▸ **Stated task**:
Copy out, exactly as written, only the line containing "In the photograph, which of point" and the lines after it through the end of the records.

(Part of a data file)
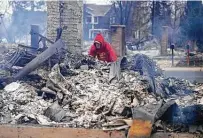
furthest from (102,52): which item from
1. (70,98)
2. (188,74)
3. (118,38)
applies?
(188,74)

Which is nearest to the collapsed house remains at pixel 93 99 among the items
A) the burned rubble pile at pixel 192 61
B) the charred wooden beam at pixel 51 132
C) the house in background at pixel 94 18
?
the charred wooden beam at pixel 51 132

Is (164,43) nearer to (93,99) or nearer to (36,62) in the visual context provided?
(36,62)

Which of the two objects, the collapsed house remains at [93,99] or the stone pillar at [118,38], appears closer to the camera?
the collapsed house remains at [93,99]

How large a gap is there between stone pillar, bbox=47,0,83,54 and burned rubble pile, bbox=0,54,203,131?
3277mm

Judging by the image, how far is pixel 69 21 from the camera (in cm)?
1175

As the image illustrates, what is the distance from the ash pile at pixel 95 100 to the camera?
213 inches

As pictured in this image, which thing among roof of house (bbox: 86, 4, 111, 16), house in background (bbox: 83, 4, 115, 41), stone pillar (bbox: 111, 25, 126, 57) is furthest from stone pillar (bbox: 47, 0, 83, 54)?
roof of house (bbox: 86, 4, 111, 16)

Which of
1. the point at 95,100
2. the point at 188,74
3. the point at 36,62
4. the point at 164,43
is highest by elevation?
the point at 36,62

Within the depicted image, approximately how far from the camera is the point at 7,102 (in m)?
6.54

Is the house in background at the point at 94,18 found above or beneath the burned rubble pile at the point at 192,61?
above

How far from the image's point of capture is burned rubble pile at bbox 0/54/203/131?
18.1 ft

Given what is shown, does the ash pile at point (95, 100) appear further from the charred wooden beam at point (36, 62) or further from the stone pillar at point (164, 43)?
the stone pillar at point (164, 43)

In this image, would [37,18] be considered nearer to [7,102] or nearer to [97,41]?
[97,41]

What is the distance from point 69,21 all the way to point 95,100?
5.77 meters
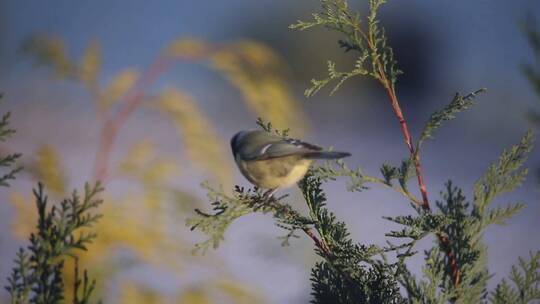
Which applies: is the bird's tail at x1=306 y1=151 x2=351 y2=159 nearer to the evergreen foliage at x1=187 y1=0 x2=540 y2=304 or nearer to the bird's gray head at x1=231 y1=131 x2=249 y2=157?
the evergreen foliage at x1=187 y1=0 x2=540 y2=304

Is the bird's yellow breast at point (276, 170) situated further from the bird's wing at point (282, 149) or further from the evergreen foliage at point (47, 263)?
the evergreen foliage at point (47, 263)

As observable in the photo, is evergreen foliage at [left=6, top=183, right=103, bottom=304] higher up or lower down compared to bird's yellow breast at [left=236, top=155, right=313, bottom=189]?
lower down

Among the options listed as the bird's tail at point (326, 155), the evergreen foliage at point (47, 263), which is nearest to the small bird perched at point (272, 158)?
the bird's tail at point (326, 155)

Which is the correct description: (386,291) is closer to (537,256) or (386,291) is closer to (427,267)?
(427,267)

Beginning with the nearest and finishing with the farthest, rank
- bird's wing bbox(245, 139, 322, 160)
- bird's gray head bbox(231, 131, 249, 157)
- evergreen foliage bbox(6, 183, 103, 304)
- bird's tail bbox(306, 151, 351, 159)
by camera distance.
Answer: evergreen foliage bbox(6, 183, 103, 304)
bird's tail bbox(306, 151, 351, 159)
bird's wing bbox(245, 139, 322, 160)
bird's gray head bbox(231, 131, 249, 157)

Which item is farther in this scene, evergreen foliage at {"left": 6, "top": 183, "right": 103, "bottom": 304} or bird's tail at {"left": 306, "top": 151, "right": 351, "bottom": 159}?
bird's tail at {"left": 306, "top": 151, "right": 351, "bottom": 159}

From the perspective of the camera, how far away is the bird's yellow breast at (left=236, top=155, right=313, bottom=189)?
0.85 m

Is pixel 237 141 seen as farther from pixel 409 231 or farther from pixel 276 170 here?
pixel 409 231

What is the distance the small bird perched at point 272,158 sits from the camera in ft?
2.78

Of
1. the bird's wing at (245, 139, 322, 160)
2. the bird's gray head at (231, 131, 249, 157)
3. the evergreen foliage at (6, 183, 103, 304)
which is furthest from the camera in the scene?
the bird's gray head at (231, 131, 249, 157)

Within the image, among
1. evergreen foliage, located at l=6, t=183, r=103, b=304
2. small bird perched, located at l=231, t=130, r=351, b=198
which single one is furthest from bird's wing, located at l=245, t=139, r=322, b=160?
evergreen foliage, located at l=6, t=183, r=103, b=304

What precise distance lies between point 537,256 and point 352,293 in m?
0.20

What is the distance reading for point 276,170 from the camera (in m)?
0.93

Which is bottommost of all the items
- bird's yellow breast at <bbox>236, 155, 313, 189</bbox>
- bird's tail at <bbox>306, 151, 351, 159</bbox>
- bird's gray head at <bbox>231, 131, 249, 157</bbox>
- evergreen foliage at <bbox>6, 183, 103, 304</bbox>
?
evergreen foliage at <bbox>6, 183, 103, 304</bbox>
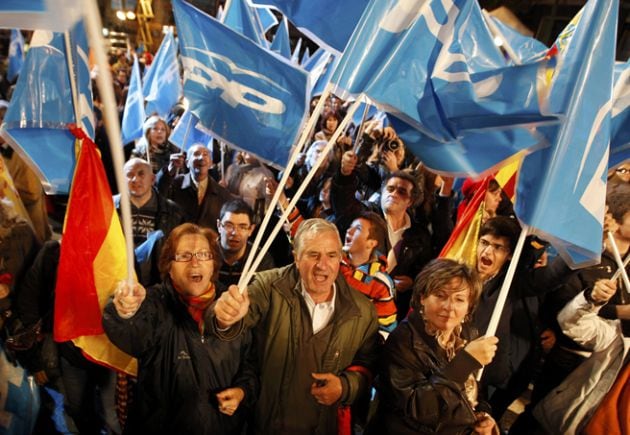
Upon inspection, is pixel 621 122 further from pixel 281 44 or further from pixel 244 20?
pixel 281 44

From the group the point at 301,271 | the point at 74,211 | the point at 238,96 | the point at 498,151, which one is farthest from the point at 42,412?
the point at 498,151

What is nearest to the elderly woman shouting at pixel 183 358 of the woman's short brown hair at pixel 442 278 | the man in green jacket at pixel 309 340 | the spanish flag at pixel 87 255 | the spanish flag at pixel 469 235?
the man in green jacket at pixel 309 340

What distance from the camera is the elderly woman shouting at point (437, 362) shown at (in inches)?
75.7

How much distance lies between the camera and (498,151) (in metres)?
2.27

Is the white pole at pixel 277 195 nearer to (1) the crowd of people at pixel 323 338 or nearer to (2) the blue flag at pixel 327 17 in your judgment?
(1) the crowd of people at pixel 323 338

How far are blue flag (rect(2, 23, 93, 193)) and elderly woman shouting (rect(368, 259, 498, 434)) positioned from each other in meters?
1.92

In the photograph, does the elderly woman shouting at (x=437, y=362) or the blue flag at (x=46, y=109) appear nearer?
the elderly woman shouting at (x=437, y=362)

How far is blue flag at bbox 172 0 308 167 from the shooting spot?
2.64 m

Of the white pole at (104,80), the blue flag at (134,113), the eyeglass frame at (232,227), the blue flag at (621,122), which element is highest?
the blue flag at (621,122)

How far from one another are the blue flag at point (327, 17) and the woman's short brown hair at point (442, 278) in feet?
4.83

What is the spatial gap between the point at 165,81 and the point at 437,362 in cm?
502

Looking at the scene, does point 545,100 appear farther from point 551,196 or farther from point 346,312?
point 346,312

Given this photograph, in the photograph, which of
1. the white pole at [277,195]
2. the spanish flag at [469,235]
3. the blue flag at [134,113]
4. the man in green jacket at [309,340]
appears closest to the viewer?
the white pole at [277,195]

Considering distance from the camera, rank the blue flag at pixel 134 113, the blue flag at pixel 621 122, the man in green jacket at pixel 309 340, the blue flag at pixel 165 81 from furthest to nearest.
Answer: the blue flag at pixel 165 81 → the blue flag at pixel 134 113 → the blue flag at pixel 621 122 → the man in green jacket at pixel 309 340
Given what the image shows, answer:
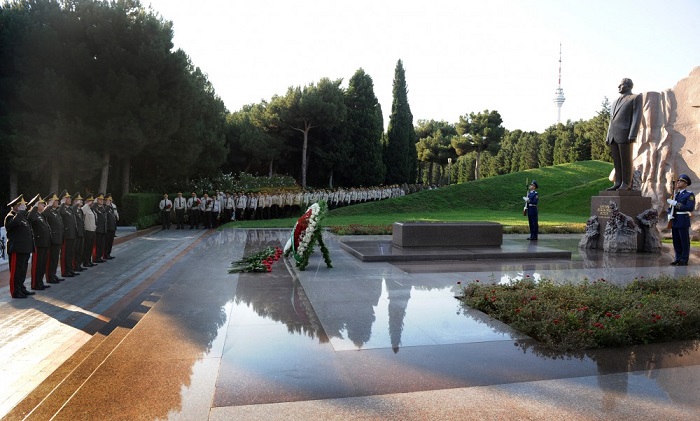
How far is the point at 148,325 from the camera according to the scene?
15.9ft

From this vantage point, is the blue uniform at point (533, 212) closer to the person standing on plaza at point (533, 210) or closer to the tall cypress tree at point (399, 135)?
the person standing on plaza at point (533, 210)

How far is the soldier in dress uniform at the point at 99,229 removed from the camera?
10.4m

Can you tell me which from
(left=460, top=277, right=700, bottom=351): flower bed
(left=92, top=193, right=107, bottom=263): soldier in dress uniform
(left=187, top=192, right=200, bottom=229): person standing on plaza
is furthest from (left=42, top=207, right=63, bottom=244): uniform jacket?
(left=187, top=192, right=200, bottom=229): person standing on plaza

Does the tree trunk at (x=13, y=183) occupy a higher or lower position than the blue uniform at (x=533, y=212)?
higher

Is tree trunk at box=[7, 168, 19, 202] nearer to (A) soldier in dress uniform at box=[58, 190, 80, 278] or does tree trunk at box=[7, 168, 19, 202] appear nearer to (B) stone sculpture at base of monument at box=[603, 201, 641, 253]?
(A) soldier in dress uniform at box=[58, 190, 80, 278]

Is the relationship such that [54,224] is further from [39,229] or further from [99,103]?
[99,103]

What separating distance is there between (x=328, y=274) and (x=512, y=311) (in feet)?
11.4

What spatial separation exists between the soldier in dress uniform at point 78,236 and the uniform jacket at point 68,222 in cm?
14

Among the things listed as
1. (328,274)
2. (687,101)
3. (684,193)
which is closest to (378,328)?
(328,274)

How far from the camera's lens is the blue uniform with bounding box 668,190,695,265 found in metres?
9.39

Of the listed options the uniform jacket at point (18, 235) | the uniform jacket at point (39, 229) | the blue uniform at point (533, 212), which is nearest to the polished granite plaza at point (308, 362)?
the uniform jacket at point (18, 235)

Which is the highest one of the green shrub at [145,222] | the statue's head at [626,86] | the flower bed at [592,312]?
the statue's head at [626,86]

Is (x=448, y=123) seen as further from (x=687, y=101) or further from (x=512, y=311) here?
(x=512, y=311)

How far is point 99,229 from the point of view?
10359mm
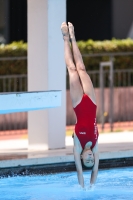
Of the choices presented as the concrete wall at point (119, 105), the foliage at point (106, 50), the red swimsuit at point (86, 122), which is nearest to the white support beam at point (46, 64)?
the red swimsuit at point (86, 122)

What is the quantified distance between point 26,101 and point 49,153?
4.16ft

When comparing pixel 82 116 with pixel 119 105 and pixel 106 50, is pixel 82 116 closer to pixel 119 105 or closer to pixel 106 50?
pixel 119 105

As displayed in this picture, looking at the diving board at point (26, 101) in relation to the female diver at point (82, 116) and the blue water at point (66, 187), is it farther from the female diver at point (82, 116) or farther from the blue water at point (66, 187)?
the blue water at point (66, 187)

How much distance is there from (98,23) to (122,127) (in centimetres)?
550

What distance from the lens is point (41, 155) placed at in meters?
8.35

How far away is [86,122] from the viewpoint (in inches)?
283

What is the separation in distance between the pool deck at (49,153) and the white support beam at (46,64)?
0.29m

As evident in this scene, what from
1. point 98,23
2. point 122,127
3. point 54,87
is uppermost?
point 98,23

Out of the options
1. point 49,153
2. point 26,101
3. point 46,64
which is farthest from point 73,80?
point 46,64

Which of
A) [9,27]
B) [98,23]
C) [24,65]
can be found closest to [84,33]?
[98,23]

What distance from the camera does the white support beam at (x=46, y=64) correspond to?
9.12 metres

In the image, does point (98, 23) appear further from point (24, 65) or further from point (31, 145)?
point (31, 145)

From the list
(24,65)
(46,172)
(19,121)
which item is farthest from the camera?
(24,65)

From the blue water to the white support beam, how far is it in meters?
1.26
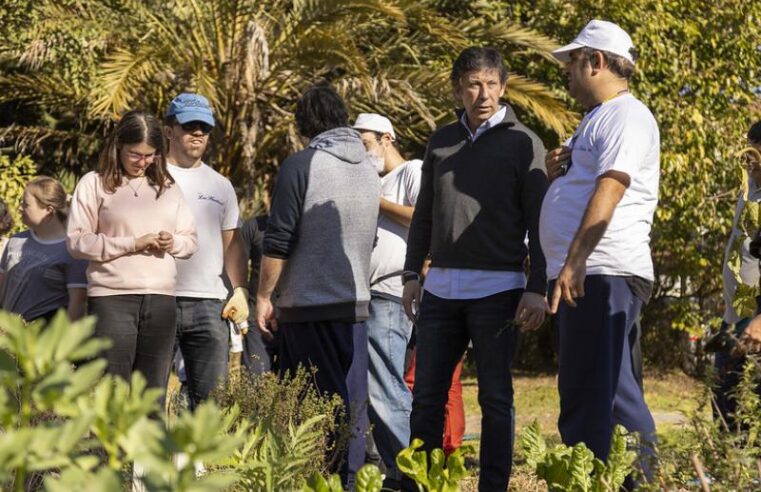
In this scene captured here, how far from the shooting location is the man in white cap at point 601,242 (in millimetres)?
4008

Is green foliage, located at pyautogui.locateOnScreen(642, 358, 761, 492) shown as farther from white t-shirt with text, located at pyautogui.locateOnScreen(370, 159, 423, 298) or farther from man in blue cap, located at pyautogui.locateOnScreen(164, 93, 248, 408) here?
white t-shirt with text, located at pyautogui.locateOnScreen(370, 159, 423, 298)

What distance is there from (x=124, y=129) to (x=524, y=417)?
23.6 ft

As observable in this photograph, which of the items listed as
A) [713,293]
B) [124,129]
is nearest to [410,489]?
[124,129]

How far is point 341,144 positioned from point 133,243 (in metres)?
0.97

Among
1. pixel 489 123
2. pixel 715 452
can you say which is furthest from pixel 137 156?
pixel 715 452

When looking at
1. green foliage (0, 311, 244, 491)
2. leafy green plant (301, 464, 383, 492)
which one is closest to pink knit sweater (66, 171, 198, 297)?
leafy green plant (301, 464, 383, 492)

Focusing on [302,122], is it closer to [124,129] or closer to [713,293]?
[124,129]

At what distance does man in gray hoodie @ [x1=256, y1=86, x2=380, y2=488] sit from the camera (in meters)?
5.04

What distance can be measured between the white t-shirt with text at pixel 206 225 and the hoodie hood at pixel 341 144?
611 mm

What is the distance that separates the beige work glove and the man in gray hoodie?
235mm

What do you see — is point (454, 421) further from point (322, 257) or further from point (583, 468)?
point (583, 468)

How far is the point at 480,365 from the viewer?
15.7 feet

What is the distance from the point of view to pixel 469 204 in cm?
480

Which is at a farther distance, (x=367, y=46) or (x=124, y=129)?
(x=367, y=46)
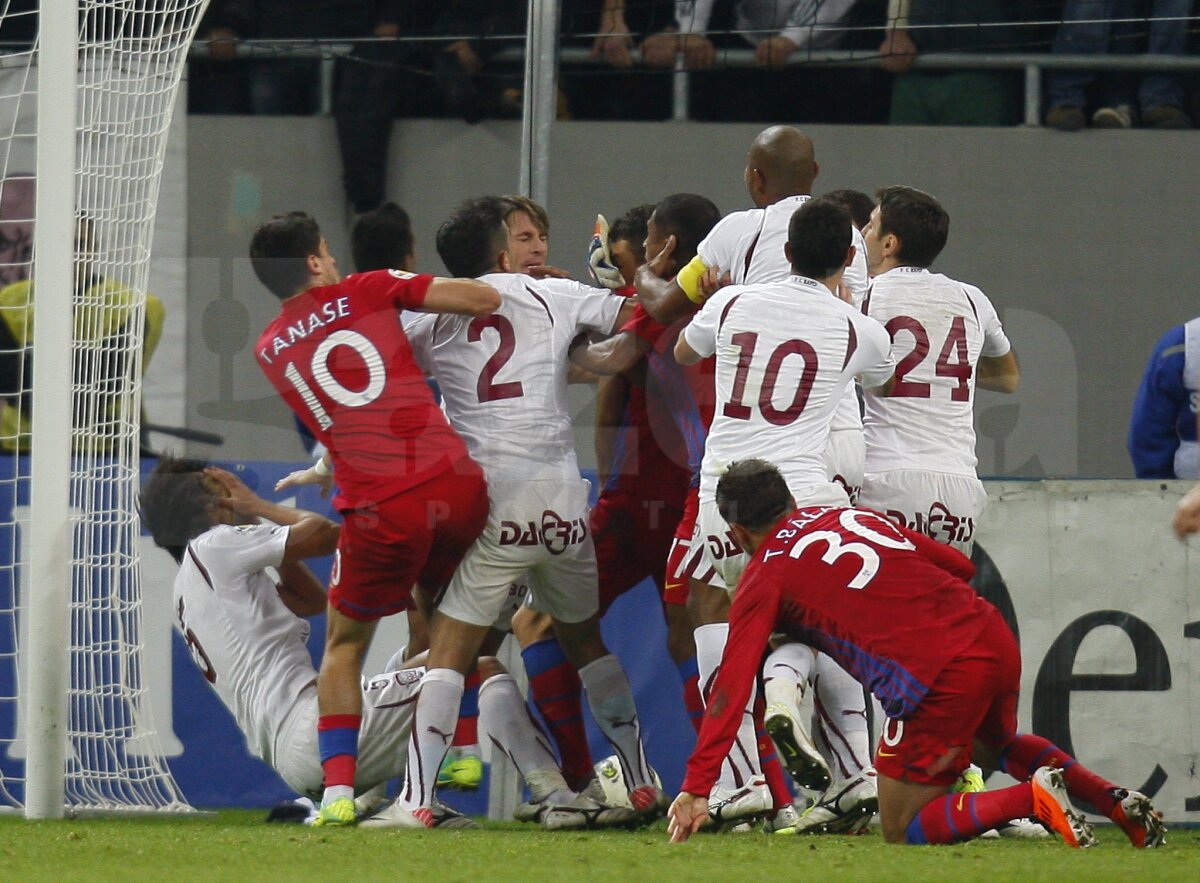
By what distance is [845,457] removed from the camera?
5094mm

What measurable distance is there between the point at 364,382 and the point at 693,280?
1073 mm

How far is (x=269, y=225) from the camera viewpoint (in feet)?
17.7

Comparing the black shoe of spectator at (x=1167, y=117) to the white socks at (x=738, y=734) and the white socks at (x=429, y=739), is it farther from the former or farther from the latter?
the white socks at (x=429, y=739)

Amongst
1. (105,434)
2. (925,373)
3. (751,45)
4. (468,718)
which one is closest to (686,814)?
(925,373)

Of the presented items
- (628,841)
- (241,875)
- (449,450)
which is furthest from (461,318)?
(241,875)

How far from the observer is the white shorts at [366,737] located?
529 cm

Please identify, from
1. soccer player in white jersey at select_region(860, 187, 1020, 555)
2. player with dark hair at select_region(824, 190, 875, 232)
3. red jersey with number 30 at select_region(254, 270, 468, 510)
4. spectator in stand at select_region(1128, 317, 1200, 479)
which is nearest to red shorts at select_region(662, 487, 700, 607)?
soccer player in white jersey at select_region(860, 187, 1020, 555)

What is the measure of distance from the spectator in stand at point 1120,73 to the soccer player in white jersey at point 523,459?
4.03m

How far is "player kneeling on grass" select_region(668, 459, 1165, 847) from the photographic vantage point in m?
4.33

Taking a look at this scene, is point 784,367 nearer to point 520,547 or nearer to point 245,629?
point 520,547

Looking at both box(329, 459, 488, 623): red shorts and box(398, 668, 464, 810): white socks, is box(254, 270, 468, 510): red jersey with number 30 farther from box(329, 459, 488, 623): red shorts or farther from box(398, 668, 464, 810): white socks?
Result: box(398, 668, 464, 810): white socks

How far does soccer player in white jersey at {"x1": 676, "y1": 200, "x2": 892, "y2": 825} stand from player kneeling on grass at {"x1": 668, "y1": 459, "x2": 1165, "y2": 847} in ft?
1.44

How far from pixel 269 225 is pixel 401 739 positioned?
1.68m

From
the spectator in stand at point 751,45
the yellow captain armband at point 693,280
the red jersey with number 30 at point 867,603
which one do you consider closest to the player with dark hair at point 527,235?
the yellow captain armband at point 693,280
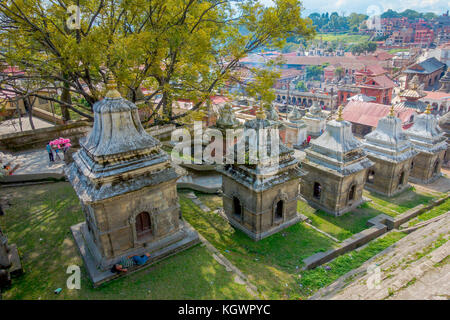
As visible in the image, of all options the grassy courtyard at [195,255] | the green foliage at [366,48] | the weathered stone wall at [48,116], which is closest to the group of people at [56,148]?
the grassy courtyard at [195,255]

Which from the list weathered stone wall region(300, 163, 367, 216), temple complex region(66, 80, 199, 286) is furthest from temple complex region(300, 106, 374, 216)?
temple complex region(66, 80, 199, 286)

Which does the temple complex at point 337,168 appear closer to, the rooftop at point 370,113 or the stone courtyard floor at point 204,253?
the stone courtyard floor at point 204,253

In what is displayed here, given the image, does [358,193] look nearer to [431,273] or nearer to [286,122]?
[431,273]

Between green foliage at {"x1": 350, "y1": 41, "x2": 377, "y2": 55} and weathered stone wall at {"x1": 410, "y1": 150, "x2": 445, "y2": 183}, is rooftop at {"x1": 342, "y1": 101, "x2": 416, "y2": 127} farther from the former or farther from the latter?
green foliage at {"x1": 350, "y1": 41, "x2": 377, "y2": 55}

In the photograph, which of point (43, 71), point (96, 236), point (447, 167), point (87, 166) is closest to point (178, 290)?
point (96, 236)

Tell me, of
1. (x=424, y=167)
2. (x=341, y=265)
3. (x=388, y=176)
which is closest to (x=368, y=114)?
(x=424, y=167)

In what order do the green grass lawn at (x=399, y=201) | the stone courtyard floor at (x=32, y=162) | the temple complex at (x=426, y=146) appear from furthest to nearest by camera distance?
the temple complex at (x=426, y=146) < the green grass lawn at (x=399, y=201) < the stone courtyard floor at (x=32, y=162)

▸ **Worked answer**:
In the photograph, which of point (43, 71), point (96, 236), point (447, 167), point (87, 166) is closest to point (178, 290)?
point (96, 236)

Tell me, of
1. (x=424, y=167)
2. (x=341, y=265)
3. (x=388, y=176)
which is closest to (x=368, y=114)?
(x=424, y=167)

In what order do the green grass lawn at (x=399, y=201) | the stone courtyard floor at (x=32, y=162) | the temple complex at (x=426, y=146) appear from furthest to nearest by camera distance?
the temple complex at (x=426, y=146) < the green grass lawn at (x=399, y=201) < the stone courtyard floor at (x=32, y=162)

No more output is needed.